Today's writing challenge is to write about something I've accomplished and am proud of.
This time two years ago I was a mess.
Despite the fact that my husband was my best friend, we were just that, friends. We were able to laugh through arguments, and most things. We would laugh at anything we could and were very much alike in a lot of ways. We were really in sync for the most part, but we were unhappy in our marriage. I never considered divorce, it was something we had decided before we were married. We wouldn't be failures, we would make it work. So the thought of 'giving up' was not an option.
I got myself tangled up into an affair. Something I never thought possible. My husband and I had always been painfully honest with anything of the sort. Despite any arguments this previous honesty may have caused, we talked through it and were better off because of it. I have always been an honest person and all of a sudden I was withholding information, avoiding people so I didn't have to lie, and when necessary, lying - which ended up being most of the time. It was eating me up inside. I was disgusted with myself and my ability to live this way. How did this morph into something so out of control.
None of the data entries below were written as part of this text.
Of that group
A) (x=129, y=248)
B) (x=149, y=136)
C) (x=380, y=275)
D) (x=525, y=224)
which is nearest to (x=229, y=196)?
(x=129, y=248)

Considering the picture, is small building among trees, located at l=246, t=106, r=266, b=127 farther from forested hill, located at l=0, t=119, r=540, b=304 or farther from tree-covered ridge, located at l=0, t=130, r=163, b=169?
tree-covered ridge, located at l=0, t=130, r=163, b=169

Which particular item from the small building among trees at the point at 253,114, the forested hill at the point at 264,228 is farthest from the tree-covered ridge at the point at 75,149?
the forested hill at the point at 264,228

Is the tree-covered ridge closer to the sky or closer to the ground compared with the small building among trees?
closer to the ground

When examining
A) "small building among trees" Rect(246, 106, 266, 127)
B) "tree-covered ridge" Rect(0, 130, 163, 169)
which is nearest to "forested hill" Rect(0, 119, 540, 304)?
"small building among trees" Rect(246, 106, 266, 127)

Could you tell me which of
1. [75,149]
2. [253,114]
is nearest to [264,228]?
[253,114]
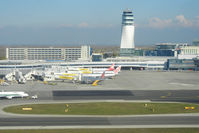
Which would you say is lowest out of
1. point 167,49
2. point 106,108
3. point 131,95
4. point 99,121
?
point 99,121

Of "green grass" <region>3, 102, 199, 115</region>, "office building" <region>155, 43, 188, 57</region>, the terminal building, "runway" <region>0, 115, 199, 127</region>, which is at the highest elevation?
"office building" <region>155, 43, 188, 57</region>

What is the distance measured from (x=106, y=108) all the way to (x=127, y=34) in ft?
385

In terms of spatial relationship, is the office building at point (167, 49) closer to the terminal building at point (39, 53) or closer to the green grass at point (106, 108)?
the terminal building at point (39, 53)

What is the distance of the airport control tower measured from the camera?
167 m

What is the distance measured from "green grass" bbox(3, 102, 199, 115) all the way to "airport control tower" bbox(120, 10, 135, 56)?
4404 inches

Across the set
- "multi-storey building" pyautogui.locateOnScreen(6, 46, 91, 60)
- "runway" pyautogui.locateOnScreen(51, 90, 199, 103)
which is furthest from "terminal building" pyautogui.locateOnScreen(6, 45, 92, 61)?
"runway" pyautogui.locateOnScreen(51, 90, 199, 103)

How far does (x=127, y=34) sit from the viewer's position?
552 feet

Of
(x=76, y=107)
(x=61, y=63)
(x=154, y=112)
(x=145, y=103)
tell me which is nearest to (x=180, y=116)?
(x=154, y=112)

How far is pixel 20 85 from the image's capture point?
3265 inches

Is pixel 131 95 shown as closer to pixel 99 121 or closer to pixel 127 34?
pixel 99 121

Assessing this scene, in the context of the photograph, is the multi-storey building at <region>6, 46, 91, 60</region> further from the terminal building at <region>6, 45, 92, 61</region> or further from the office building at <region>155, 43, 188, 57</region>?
the office building at <region>155, 43, 188, 57</region>

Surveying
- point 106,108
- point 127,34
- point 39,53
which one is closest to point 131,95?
point 106,108

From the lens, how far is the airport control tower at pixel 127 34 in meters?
167

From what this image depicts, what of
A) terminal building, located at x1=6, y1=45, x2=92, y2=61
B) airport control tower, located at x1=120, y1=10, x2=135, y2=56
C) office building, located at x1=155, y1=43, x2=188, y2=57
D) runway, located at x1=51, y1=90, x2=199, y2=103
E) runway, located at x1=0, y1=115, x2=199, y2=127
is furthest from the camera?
airport control tower, located at x1=120, y1=10, x2=135, y2=56
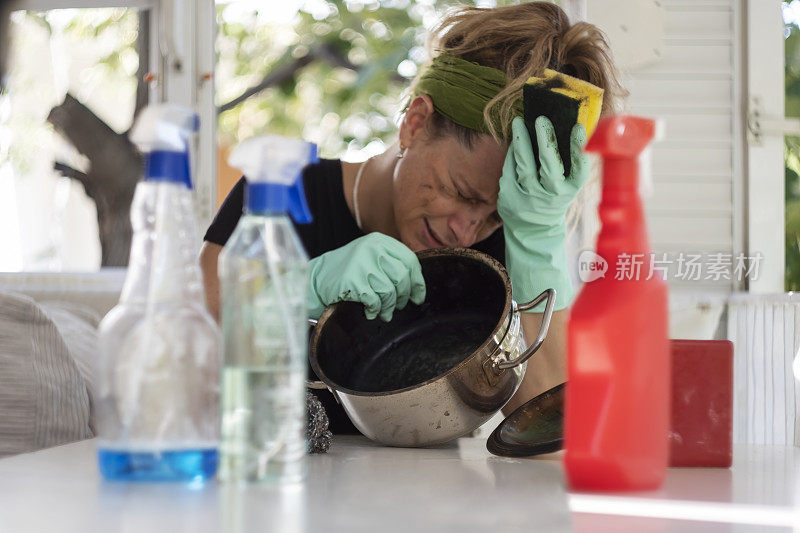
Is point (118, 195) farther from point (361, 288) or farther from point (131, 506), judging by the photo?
point (131, 506)

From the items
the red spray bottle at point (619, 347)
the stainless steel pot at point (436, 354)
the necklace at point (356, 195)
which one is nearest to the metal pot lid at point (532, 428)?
the stainless steel pot at point (436, 354)

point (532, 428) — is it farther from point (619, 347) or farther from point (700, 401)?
point (619, 347)

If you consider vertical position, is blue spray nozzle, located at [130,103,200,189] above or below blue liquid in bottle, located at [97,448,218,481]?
above

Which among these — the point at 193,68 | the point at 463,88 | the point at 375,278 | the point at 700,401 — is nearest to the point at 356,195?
the point at 463,88

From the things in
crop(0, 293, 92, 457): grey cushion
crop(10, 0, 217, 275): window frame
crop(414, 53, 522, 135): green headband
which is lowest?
crop(0, 293, 92, 457): grey cushion

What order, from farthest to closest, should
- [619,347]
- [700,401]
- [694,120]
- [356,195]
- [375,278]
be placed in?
[694,120] → [356,195] → [375,278] → [700,401] → [619,347]

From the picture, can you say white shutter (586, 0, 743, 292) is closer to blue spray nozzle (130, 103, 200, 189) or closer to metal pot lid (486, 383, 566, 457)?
metal pot lid (486, 383, 566, 457)

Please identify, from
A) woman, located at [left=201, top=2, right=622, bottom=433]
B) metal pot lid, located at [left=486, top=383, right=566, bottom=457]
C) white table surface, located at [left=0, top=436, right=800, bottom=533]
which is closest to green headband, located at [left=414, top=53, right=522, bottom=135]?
woman, located at [left=201, top=2, right=622, bottom=433]

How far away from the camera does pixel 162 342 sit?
0.62 meters

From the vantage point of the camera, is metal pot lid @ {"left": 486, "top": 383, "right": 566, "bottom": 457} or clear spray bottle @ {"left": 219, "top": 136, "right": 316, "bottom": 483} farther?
metal pot lid @ {"left": 486, "top": 383, "right": 566, "bottom": 457}

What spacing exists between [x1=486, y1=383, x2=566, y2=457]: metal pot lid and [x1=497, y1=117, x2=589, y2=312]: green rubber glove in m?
0.31

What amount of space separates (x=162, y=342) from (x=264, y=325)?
87mm

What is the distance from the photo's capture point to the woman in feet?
4.19

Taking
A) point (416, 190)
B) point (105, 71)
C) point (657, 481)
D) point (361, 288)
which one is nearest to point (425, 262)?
point (361, 288)
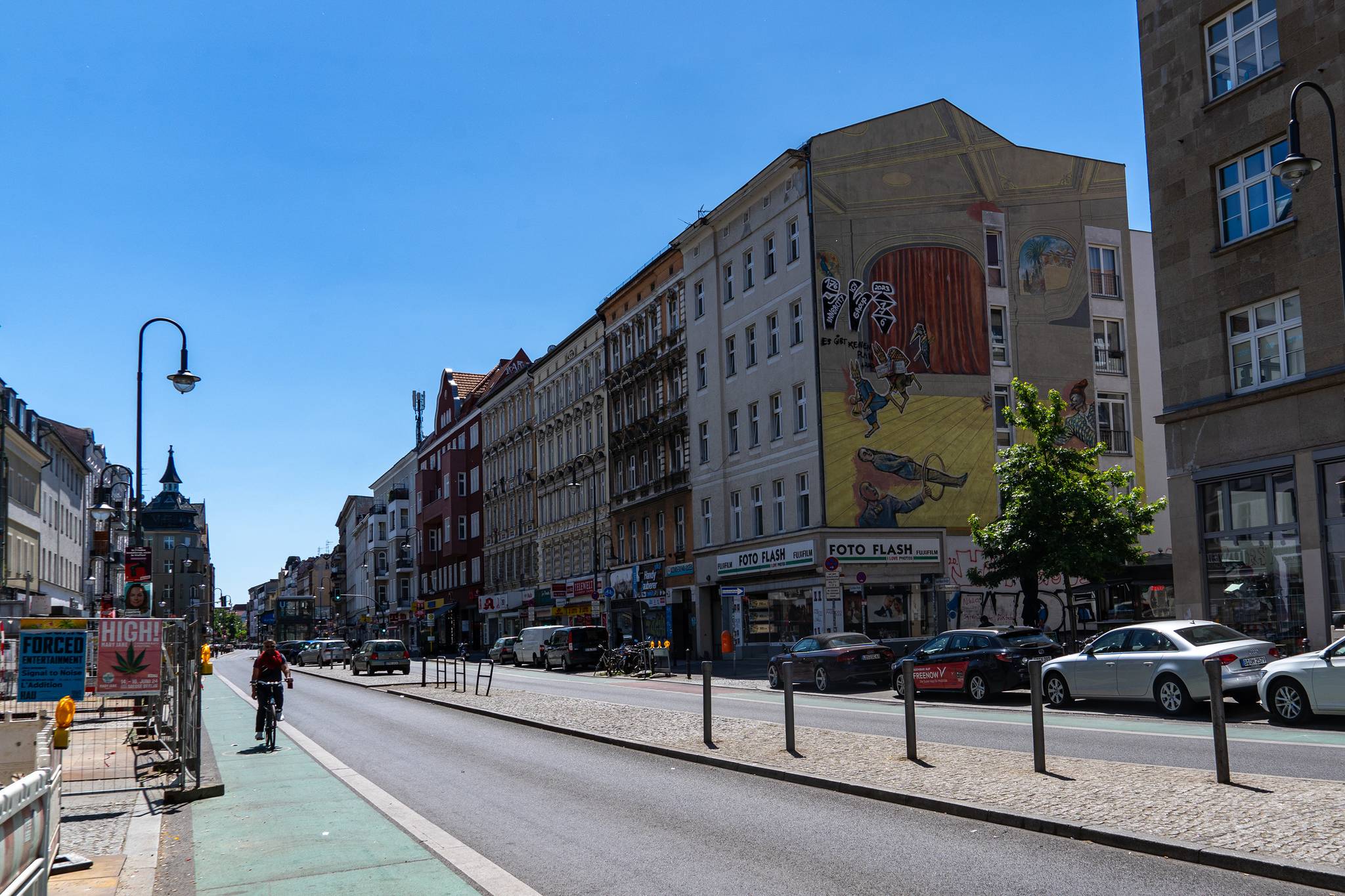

I alienated myself from friends, family and my husband. I avoided coming home and was caught up, blind and self assured. I was medicating with fleeting emotion. I put on weight, I was lying, stressed and running from place to place frantically. My career was a restaurant general manager and looking back I don't know how I compartmentalized the way I did. Perhaps it was just survival, work was my escape from the pressure of personal life and obligations.
Even before this all started I remember thinking to myself 'If someone gave me the option to stay on earth and carry on living or be taken out of this world I would most definitely opt out.' I was not suicidal, but I did not care if I lived or died. Life did not give me anything. I wasn't getting anything out of it. I was a constant disappointment to myself and (I thought) my husband. I had no self-control or self-discipline. I was not who I ever imagined I would be. I was my own let down.
Just before Christmas my husband asked me if I was having an affair (he asked once before and I denied it). This time I told him the truth. One of the worst times in both of our lives. After the Christmas holiday was over and many discussions we decided to end our marriage, not just because of the affair, the affair was a decision made from a place of hurt and disappointment. A much longer story for another day.
I dated the other guy for another year and not too much had changed. I was getting bigger, more unhealthy, not much order returned to my life. I thought I would be able to pick up normal life again. I was still un-motivated and not doing anything positive for myself. I was feeling trapped.
One day in february last year I quit smoking. My work had endured a massive flooding and would be closed for a couple months. My hours shifted to a more 9-5 style and I was able to start exercising regularly. I had a close friend by my-virtual-side. He would check in, encourage me to keep it up and challenge me with my next physical feat. About six weeks after this journey began I decided it was time to get out of the unhealthy relationship. Now I was free to focus on me, my health, and my journey. I had to re-acquaint with myself again. It had be 10 years since I had been alone. Who the heck am I and what do I want?
I've always craved physical fitness and longed for it. I danced when I was younger and over the years have done ballet and contemporary on and off. It feeds my soul. So does sport. I love the challenge, and working on a team. But this journey I had started was all me. I really wanted to work up endurance to join a running group that was geared towards people in the restaurant industry. They usually ran around 7k or 8k and this seemed lunatic to me. I remember doing my first full 2k. It was a crazy exciting achievement.
With every increasing kilometre added to my runs my confidence continued to build, some emotion would shed, some revelation would reveal itself. I began to really focus on goal setting and journaling through introspective questions. The Live Your Legend workbooks really changed a lot for me. I wrote down my goals and visions for my life, short and long term, as well as career goal setting.
Since then here are some of the achievements:
I have quit smoking
I have lost 25lbs
I am more fit than I have been ever
I feel happier than I ever have
I have cut ties with unhealthy relationships in my life
I have become a part of a community that supports my positive lifestyle
I have met some friends who cheer me on in my journey
I have made a dear friend who I can joyrney with
I have run two half-marathons
I shaved 21 minutes off my second half-marathon (that's a whole minute/km)
I am finding my voice
I have gotten out of a career which consumed my emotion, time and health
I have started a job with less responsibility to give myself time to heal, and clarify where I'm heading
I have energy to be thoughtful
I have been healed in many areas of my life and past
I have healed some relationships that suffered due to my past decisions
I have re-connected with my faith in a way that has never been
I have a desire to do things outside myself
My world feels big and hopeful
I have a new curiosity and playfulness for life
From darkness into the light. I am a part of The Joyful Dance.